Si cercano nuove forze

L’effettivo del Corpo è di 198 militi, ma entro la fine dell’anno sono da prevedere circa una ventina di partenze. Un ricambio consistente che va colmato con nuove leve. La ricerca dei volontari per il prossimo anno inizierà ufficialmente nelle prossime settimane. Se una volta chi smetteva di far parte dei pompieri lo faceva unicamente per questioni anagrafiche, oggi le ragioni sono molteplici: dal cambio di lavoro, di casa, al minor tempo da mettere a disposizione. Una società più dinamica dunque che non favorisce una certa routine nella quale rientra anche un possibile impegno nei pompieri. Il comandante Barenco fa presente come non sia scontato trovare nuove forze; quando ad agosto viene lanciata la campagna di reclutamento ci sono diversi interessati che chiedono informazioni ma una volta che si rendono conto di quanto tempo libero è necessario mettere a disposizione in molti rinunciano. A inizio settembre gli interessati partecipano a una serata informativa nella quale vengono illustrati i compiti del pompiere e che tipo di impegno è richiesto. Nel caso del Corpo di Bellinzona i turni sono settimanali e vi sono tre turni: la fascia diurna (dal lunedì al venerdì), quella notturna (sempre dal lunedì al venerdì) e il fine settimana. Dopodiché, gli interessati dovranno partecipare a una giornata di selezione con prove fisiche e tecniche e verranno sottoposti a una visita medica.

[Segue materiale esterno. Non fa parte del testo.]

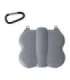 Sunnylife Mini Carrying Case with Carabiner for DJI NEO 2 (Gray)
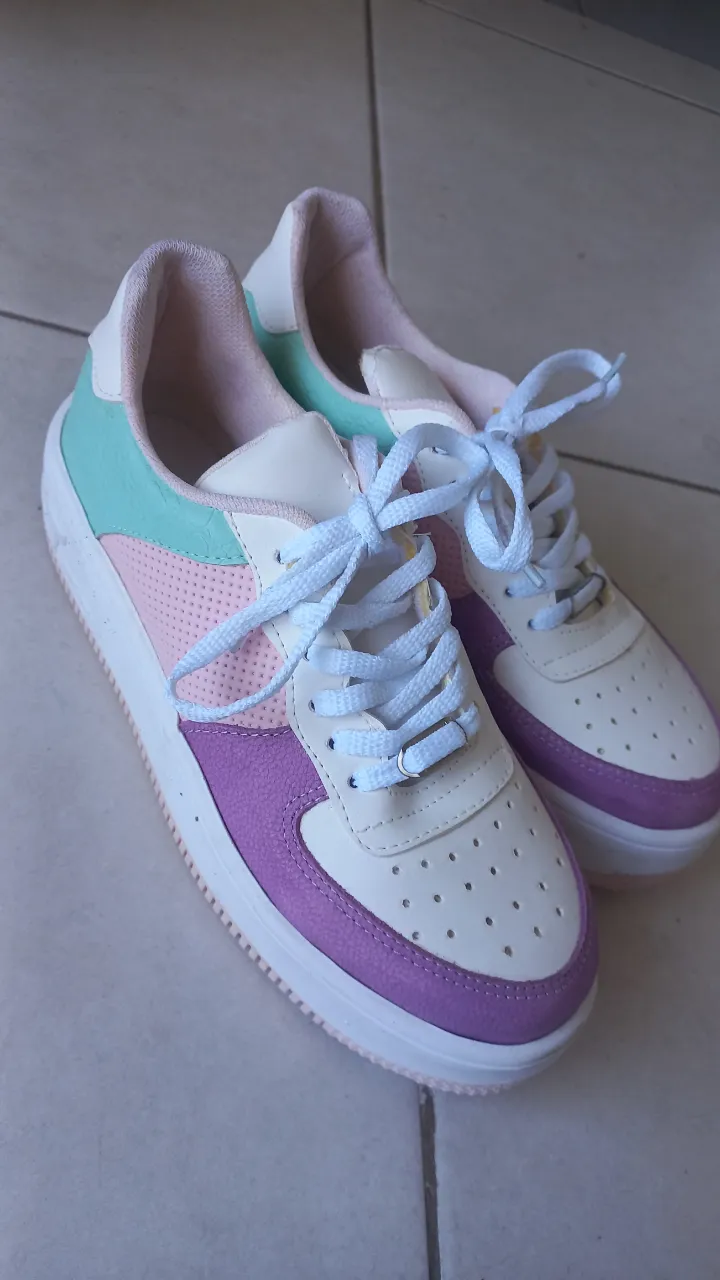 Zapatillas N/c - imagen 1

Tutto ciò dovrà aver luogo entro la fine dell’anno in modo che l’anno successivo il nuovo aspirante pompiere possa iniziare la formazione.

Allagamento in caserma

Un violento nubifragio con grandine lo scorso 8 luglio aveva colpito Bellinzona e aveva messo in difficoltà i locali pompieri impegnati in numerosi interventi ma anche a soccorrere loro stessi poiché la caserma era allagata in maniera importante. A tal proposito i consiglieri comunali di Bellinzona Emilio Scossa-Baggi e Gabriele Pedroni del gruppo Ppd-Gg avevano presentato un’interrogazione in Municipio per fare chiarezza sulle cause dell’allagamento. Samuele Barenco spiega che si è trattato di una situazione straordinaria dovuta alla grande quantità d’acqua scesa in poco tempo e all’intensa grandinata che ha ostruito i tubi di scarico del tetto e ha fatto sì che l’acqua non venisse scaricata adeguatamente. Nonostante la grande quantità d’acqua fluita all’interno della caserma i danni provocati dall’allagamento sono esigui.